Materials and Methods

Hippocampal cultures.

Primary hippocampal cultures were prepared from embryonic day 18 Sprague Dawley rats of either sex. Hippocampi were dissociated using trypsin (5 mg/ml for 15 min at 37°C; Worthington) and plated at 350 cells/mm2 on glass coverslips coated with poly-d-lysine (50 μg/ml) and laminin (20 μg/ml). Neurons were incubated (37°C, 6% CO2) in neurobasal media supplemented with B27 (2%) and glutamax (500 μm). After 3–6 d in culture, neurons were transfected using Lipofectamine 2000. Unless otherwise specified, all reagents were from Invitrogen.

Labeling vesicles with biosyn and immunocytochemistry.

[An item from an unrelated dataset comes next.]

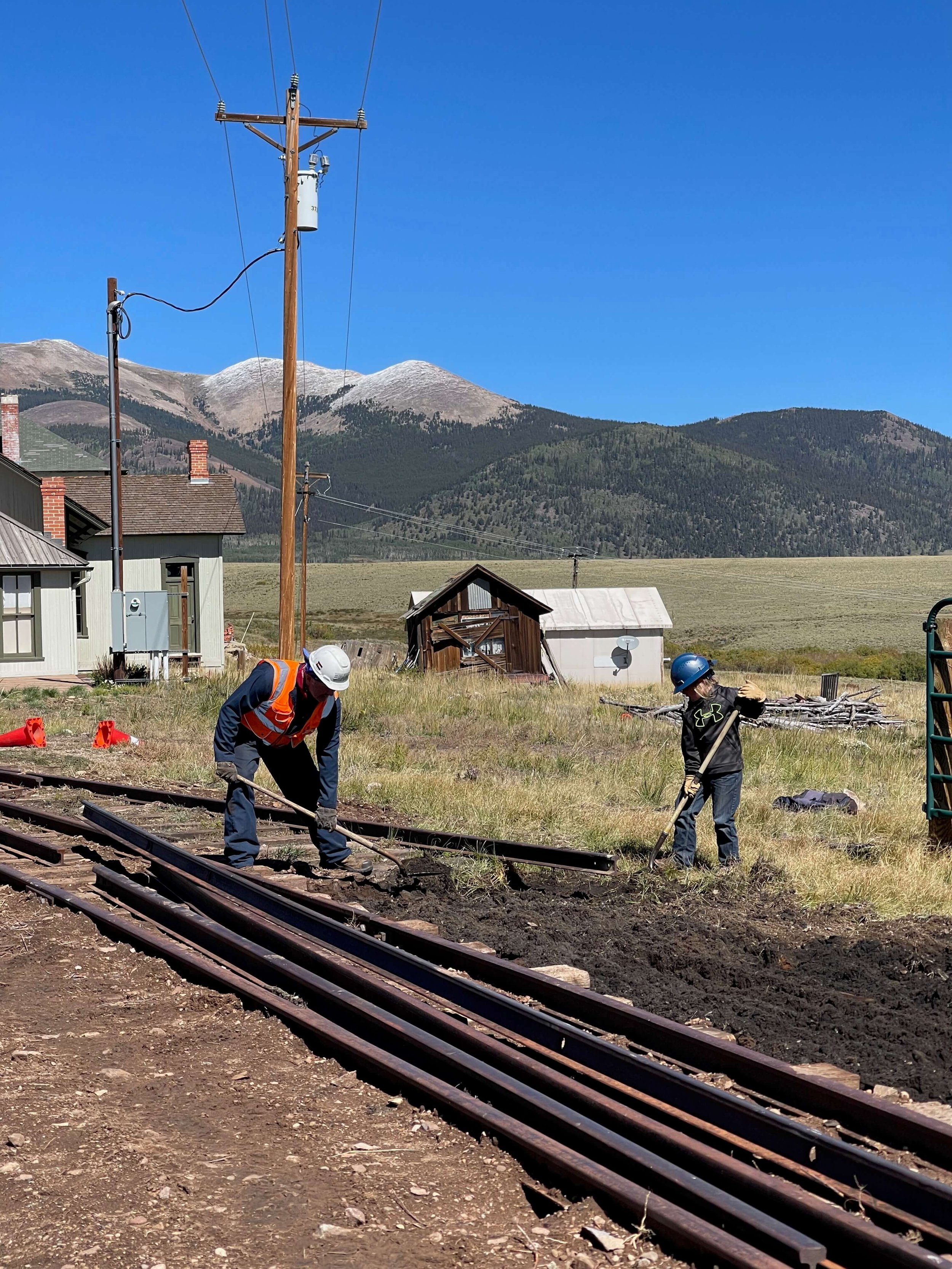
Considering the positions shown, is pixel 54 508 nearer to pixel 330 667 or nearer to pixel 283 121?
pixel 283 121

Primary hippocampal neurons were cotransfected with VAMP2-BAP and BirA plasmids (Fredj and Burrone, 2009) at 3–6 d in vitro (DIV) and 100 μm biotin added. Vesicles were labeled as previously described (Fredj and Burrone, 2009). Briefly, experiments were performed in HEPES-buffered saline (HBS) containing the following (in mm): 139 NaCl, 2.5 KCl, 10 HEPES, 10 d-glucose, 2 CaCl2, 1.3 MgCl2, 1 μm TTX (Sigma), 25 μm AP5 (Sigma), and 20 μm CNQX (pH 7.3, 290 mOsmol; Sigma). Neurons were incubated for 30 s in either streptavidin-Alexa 488 (1:250) or unlabeled streptavidin to label surface VAMP2. To label activity-dependent vesicles, neurons were depolarized for 90 s in HBS containing the following (in mm): 78.5 NaCl, 60 KCl (adjusted to 290 mOsmol), streptavidin-Alexa 555 (1:250). To label vesicles cycling spontaneously, neurons were incubated for 15 min at 37°C in calcium-free HBS plus streptavidin-Alexa 555/647. Cells were fixed in 4% PFA/0.33 m sucrose. For antibody staining, neurons were permeabilized with 0.1% saponin for 10 min, blocked with 3% bovine serum albumin (BSA) for 1 h, and incubated in PSD-95 antibody (1:250, 1 h, MA1–045; Pierce) followed by Alexa-647 secondary antibody (1:500, 30 min). Images were obtained using a FV1000 Olympus confocal microscope.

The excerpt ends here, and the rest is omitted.